Stroke center success: MUSC Health Columbia earns key certification

May 20, 2025
A man in a white coat stands by a hospital bed looking at a woman who is lying there.
Dr. Ramit Singla helped start the stroke program at MUSC Health Columbia Medical Center Downtown. Photo by Kati Van Aernum

In just two years, MUSC Health Columbia Medical Center Downtown has built a stroke center and now has an important certification to show for it. Det Norske Veritas, an international organization that analyzes health care programs, has awarded the downtown Columbia hospital Primary Stroke Center certification. “A Primary Stroke Center (PSC) has the necessary staffing, infrastructure and programs to stabilize and treat most emergent stroke patients,” according to DNV’s website.

Stroke specialist Ramit Singla, M.D., helped start the stroke program at the downtown Columbia hospital. “From my standpoint, earning this certification just two years later is a big deal.”

Singla said it’s a big deal not only to the doctors, nurses and others involved in stroke care but also to patients. That’s because primary stroke centers meet important standards. They include the ability to treat a broad range of stroke conditions, offer stroke-specific units and beds, serve as transfer sites for patients from smaller hospitals and offer guidance to those hospitals. They may also help educate people who work in other hospitals and clinics in the area.

So achieving Primary Stroke Center certification has been a big effort. Nurse Grace Bailey, quality and safety manager for stroke care in the MUSC Health-Midlands Division, which includes Columbia, played a key role. She said patients who suffered strokes in the past could get care at the hospital, but it didn’t have a designated stroke unit like it does now.

“A lot of training went into this. Nurses took a mandatory class on caring for stroke patients. I’ve also seen a lot of buy-in from nurses and physicians on raising our standards even higher,” Bailey said.

The hospital now has a “brain attack team,” like a heart attack team, but for stroke patients. “We also created brain attack team kits. So the team members bring the medications with them to the bedside.That way, if they go to a unit that doesn't have the medicine, no one's scrambling to run back to the ICU or the ED. They have it with them.”

They also have access to the rest of MUSC Health’s stroke expertise. The MUSC Health Comprehensive Stroke Center in Charleston is available at any time for consultations.

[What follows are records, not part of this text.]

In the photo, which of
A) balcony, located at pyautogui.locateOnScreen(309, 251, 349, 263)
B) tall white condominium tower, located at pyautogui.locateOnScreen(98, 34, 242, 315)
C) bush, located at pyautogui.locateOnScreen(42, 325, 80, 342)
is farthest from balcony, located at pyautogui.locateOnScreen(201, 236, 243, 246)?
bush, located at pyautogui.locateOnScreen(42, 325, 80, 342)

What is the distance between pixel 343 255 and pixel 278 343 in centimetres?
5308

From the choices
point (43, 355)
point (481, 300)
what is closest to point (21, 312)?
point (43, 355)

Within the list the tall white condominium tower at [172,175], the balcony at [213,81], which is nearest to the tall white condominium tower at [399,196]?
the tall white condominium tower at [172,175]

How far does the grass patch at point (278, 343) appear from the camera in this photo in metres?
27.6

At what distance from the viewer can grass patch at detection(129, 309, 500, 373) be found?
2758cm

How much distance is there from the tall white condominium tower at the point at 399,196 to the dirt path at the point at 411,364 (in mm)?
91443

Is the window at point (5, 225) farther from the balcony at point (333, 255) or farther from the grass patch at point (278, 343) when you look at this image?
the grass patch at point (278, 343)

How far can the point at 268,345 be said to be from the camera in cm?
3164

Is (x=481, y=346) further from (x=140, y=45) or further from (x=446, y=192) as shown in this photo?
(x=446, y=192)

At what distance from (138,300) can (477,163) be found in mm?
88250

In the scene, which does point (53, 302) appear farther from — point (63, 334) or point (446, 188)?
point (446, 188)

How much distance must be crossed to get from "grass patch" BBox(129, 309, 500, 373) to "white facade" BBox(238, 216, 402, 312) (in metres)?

And the downtown Columbia stroke team is expanding its care with a stroke clinic for follow-ups with patients. That’s important, because people who have had one stroke are at risk for another one, according to the American Stroke Association. Taking medications correctly, making lifestyle changes and being aware of stroke warning signs are important factors for stroke survivors to follow.

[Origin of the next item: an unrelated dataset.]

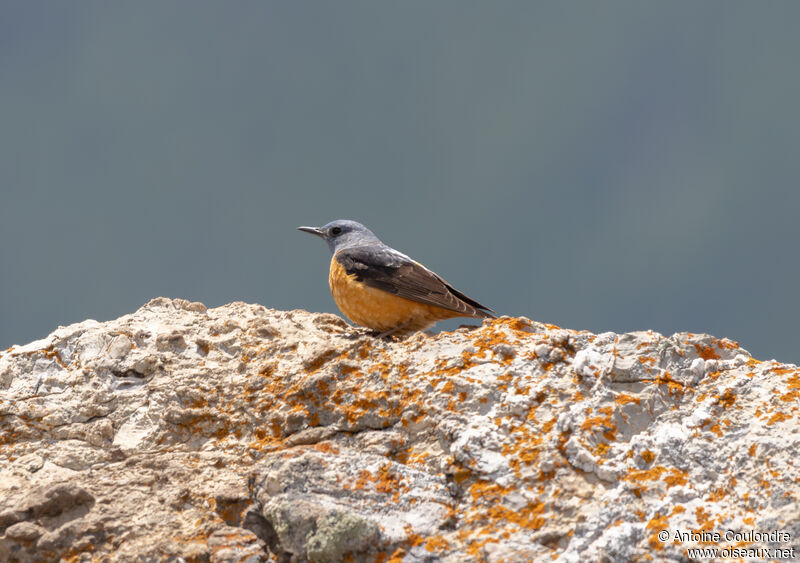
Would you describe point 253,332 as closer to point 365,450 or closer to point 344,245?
point 365,450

Bailey had a message for anyone who thinks they might be having a stroke. “Please come faster. Patients often write off some of their symptoms and take too long to come and see us. You know, they'll sleep on it, see how they feel in the morning.”

That can make the stroke’s impact much worse. There’s a saying in neurology: “Time is brain.” The faster a person who’s had a stroke gets treatment, the better their outcome should be. 

Now, people in the Columbia area have another option for getting that good outcome. Singla, Bailey and their colleagues are proud to be a part of it.“This had always been a great heart center. Now it has an excellent stroke center, too,” Bailey said.